Auch im Sudan stehen sich die Länder gegenüber. Dort wirft die Regierung den VAE vor, eine Miliz zu unterstützen, die gegen die von Saudi-Arabien unterstützte Armee kämpft. Die Emirate bestreiten dies. Unterdessen versucht Riad auch anderswo, den Einfluss der VAE einzudämmen, beispielsweise indem es Somalia unter Druck setzt, die Zusammenarbeit mit Abu Dhabi einzuschränken.

Unterschiedliche strategische Ansätze gegenüber dem Iran

Obwohl sowohl die VAE als auch Saudi-Arabien Iran und seine regionalen Verbündeten als größte Bedrohung sehen, wählen sie unterschiedliche Ansätze.
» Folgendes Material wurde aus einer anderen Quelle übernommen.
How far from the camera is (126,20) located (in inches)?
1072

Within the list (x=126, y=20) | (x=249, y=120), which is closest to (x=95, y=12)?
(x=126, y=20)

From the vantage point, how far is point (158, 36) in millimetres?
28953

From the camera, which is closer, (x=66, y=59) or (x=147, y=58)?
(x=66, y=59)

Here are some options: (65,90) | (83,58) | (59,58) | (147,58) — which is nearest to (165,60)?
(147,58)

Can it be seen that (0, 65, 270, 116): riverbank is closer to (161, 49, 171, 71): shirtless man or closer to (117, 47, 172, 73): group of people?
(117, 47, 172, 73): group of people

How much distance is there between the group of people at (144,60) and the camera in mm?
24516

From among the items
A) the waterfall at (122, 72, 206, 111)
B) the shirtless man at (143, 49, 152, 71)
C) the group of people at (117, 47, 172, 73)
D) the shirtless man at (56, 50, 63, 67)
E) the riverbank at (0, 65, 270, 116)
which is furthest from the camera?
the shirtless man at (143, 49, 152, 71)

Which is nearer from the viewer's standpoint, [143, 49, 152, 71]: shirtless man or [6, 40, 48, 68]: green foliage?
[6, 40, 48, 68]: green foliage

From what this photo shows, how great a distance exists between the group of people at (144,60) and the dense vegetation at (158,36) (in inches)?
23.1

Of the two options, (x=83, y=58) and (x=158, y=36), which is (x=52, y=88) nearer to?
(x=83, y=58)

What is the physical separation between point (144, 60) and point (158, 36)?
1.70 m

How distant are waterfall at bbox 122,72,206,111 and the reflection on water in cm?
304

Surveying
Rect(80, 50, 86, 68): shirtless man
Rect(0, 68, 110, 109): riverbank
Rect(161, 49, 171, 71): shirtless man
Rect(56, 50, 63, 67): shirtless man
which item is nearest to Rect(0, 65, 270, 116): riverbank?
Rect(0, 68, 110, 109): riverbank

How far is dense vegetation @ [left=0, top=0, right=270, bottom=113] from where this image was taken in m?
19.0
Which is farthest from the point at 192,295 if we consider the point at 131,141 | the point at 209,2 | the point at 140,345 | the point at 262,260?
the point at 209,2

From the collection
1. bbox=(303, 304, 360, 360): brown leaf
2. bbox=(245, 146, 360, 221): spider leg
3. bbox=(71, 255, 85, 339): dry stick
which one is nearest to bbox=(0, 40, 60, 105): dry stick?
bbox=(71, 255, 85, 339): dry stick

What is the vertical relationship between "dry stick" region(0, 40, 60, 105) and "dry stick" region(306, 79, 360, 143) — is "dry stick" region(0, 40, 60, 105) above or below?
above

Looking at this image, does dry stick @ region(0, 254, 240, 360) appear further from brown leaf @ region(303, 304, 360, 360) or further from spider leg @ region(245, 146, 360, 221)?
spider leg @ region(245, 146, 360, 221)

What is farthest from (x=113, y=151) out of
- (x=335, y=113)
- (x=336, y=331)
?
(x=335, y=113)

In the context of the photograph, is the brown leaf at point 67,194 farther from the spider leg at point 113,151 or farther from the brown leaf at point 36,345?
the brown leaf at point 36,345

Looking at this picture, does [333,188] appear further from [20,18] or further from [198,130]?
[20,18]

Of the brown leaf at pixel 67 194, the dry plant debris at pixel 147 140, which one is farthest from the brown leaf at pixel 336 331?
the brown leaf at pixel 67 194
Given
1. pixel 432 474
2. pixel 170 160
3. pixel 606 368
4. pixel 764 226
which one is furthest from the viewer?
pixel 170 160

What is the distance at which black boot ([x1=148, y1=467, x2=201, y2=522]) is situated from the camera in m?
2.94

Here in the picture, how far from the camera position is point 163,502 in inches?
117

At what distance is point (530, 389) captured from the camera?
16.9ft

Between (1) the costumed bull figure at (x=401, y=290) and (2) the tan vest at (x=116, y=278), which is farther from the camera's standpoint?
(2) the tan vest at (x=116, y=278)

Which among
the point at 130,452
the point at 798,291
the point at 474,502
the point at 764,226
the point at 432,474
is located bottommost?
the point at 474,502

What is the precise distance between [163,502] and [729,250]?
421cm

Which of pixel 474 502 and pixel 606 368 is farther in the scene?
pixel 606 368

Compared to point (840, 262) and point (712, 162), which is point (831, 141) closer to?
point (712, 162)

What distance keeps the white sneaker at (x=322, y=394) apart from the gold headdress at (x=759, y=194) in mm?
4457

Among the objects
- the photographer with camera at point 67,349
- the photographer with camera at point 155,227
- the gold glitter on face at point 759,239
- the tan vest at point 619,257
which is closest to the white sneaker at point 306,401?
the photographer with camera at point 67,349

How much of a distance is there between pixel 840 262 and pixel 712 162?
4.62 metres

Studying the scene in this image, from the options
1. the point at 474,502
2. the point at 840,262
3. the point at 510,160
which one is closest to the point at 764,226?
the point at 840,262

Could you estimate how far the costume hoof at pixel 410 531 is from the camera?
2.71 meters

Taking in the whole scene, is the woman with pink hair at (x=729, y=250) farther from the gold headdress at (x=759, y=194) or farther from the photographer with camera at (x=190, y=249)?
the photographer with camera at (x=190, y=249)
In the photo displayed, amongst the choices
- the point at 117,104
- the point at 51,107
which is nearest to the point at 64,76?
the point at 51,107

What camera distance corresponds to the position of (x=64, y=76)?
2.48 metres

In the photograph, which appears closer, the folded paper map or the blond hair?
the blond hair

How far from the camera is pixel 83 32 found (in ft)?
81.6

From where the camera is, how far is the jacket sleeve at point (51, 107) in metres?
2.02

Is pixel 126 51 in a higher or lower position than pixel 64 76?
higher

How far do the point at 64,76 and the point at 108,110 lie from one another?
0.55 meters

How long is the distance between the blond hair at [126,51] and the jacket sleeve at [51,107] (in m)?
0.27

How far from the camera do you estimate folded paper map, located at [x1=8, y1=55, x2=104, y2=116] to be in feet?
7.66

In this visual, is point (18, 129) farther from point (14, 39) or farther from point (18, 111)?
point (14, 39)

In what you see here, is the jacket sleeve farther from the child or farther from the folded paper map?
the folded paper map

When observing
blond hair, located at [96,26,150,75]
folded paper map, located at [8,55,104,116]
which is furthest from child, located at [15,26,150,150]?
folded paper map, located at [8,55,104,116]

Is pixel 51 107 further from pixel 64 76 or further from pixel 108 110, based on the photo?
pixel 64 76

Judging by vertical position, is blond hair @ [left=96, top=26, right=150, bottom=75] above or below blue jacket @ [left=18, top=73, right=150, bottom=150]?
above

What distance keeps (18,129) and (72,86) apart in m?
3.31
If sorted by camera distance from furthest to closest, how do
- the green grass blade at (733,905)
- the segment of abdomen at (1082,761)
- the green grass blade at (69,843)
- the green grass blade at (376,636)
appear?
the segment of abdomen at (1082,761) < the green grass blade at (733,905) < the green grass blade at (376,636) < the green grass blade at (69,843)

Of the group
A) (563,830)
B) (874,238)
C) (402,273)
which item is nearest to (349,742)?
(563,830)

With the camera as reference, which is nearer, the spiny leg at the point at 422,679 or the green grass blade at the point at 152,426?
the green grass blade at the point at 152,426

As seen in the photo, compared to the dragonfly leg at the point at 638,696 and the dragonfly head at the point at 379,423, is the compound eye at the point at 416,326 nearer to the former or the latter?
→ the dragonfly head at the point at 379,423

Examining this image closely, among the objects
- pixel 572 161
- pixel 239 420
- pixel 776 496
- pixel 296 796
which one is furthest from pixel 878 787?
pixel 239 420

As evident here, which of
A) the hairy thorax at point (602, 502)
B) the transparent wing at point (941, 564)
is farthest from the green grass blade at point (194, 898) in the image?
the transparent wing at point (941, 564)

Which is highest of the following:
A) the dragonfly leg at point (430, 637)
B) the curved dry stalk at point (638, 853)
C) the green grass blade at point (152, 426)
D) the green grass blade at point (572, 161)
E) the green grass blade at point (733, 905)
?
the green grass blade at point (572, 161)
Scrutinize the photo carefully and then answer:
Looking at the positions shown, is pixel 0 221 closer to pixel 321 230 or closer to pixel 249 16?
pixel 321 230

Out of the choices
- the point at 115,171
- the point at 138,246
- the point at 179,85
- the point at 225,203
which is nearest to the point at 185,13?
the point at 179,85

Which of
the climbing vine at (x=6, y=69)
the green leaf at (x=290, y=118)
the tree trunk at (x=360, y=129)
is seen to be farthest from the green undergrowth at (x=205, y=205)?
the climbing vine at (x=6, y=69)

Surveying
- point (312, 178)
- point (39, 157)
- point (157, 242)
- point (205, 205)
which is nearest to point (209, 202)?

Die VAE haben stets versucht, eine funktionierende Beziehung mit Teheran aufrechtzuerhalten. Auch aus wirtschaftlichen Gründen: Dubai fungierte jahrelang als wichtiges Handels- und Investitionszentrum für Iran, selbst während schwerer westlicher Sanktionen. Als Saudi-Arabien 2016 die diplomatischen Beziehungen vollständig abbrach, hielten die VAE die Tür offen, indem sie ihren Botschafter durch einen niedrigeren diplomatischen Vertreter ersetzten.

Seit die Vereinigten Staaten und Israel Ende Februar Angriffe auf Iran durchführen, werden die Unterschiede deutlicher. Beide Länder wurden mit iranischen Raketen und Drohnen konfrontiert, reagierten jedoch unterschiedlich darauf.

Die VAE wählen einen härteren, direkteren Ansatz. Aus Sorge um ihre Position als weltweites Handels- und Finanzzentrum erwogen sie die Teilnahme an militärischen Aktionen gegen Iran. Sie plädierten auch für internationale Unterstützung, um die Straße von Hormus notfalls mit Gewalt wieder zu öffnen.

Saudi-Arabien wählt hingegen einen anderen Weg. Riad setzt vor allem auf Diplomatie und stille Verhandlungen, um den Konflikt zu deeskalieren, und hielt Abstand von Plänen für eine direkte militärische Eskalation.

Wirtschaftliche Rivalität am Golf

Neben der Geopolitik spielt auch ein klarer wirtschaftlicher Wettbewerb eine Rolle. Sowohl die VAE als auch Saudi-Arabien versuchen, ihre Abhängigkeit vom Öl zu verringern, indem sie neue Sektoren aufbauen und so mehr hochwertige Arbeitsplätze schaffen.

Die VAE haben dabei einen Vorsprung. Dubai und Abu Dhabi sind seit Jahren das Finanzherz des Nahen Ostens. Dank niedriger Steuern, flexibler Visaregeln und eines offenen Geschäftsklimas ziehen sie massenhaft internationale Unternehmen und wohlhabende Expats an. Vor allem Dubai gilt als attraktiver Ort zum Leben und Arbeiten, auch wegen der im Vergleich zu anderen Ländern der Region relativ freien Gesellschaftsordnung.

Saudi-Arabien versucht, diesen Erfolg nun nachzuahmen. Riad setzt stark darauf, internationale Unternehmen anzuziehen und will zum neuen Finanzzentrum der Region werden. Dabei werden auch soziale Reformen eingesetzt, um das Land attraktiver zu machen. Regeln wurden gelockert, Frauen nehmen häufiger am Arbeitsmarkt teil, und es gibt Raum für Veranstaltungen, Sport und Unterhaltung, die früher undenkbar gewesen wären.

Diese Entwicklung verschärft den Wettbewerb zunehmend. Während die Vereinigten Arabischen Emirate lange Zeit der dominierende Wirtschaftsakteur waren, versucht Saudi-Arabien nun aktiv, diese Position zu übernehmen.